Política

VOLTA ÀS AULAS

Justiça do RN quer impor retorno inseguro integral em escolas, com falta de vacinas e leitos

A governadora do estado, Fátima Bezerra (PT), já tinha publicado um decreto na última semana em que determinava o retorno inseguro das aulas até o 5º ano também nas escolas públicas. Após paulatinas concessões do governo aos empresários da educação, um juiz regional acatou parcialmente um pedido do MPRN que impôs 48h, valendo na data de ontem, para que as aulas voltem para todo o Ensino Básico, incluindo os anos do fundamental e médio.

terça-feira 27 de abril| Edição do dia

Os professores foram vacinados para minimizar os impactos do retorno, enquanto policiais tiveram prioridade na fila. Muitos pais, também sequer tiveram direito à primeira dose, portanto era fundamental que a própria comunidade fosse quem definisse as condições de retorno às aulas, pois são os mais impactados pela pandemia e pela situação de desemprego e fome que assola as famílias.

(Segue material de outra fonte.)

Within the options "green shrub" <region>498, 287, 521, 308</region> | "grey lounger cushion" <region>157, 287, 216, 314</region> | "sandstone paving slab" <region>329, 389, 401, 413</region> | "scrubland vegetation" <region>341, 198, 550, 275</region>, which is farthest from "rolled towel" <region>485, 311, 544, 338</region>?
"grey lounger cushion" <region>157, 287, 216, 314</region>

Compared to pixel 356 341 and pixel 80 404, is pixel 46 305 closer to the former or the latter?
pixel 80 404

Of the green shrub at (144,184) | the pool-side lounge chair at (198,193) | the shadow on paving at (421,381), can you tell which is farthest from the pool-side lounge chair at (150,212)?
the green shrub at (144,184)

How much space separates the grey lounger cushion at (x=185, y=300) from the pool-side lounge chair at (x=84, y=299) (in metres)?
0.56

O judiciário não tem nenhuma preocupação de fato com o ensino da juventude, é o mesmo que hoje tem juízes de Natal acusados de desvio de recursos públicos para compra de material escolas, por parte de uma auditora fiscal, que chegou a ser presa por perseguição. Com juízes superprivilegiados, decidem pelos interesses dos setores empresariais da região, estando preocupados com os empresários da educação, não atoa determinam que toda rede de ensino volte ao normal. Comprometem a vida da comunidade escolar em nome da educação, sem que os professores, pais e alunos, que de fato estão preocupados com a formação das novas gerações, de maneira segura, decidam sobre qualquer coisa.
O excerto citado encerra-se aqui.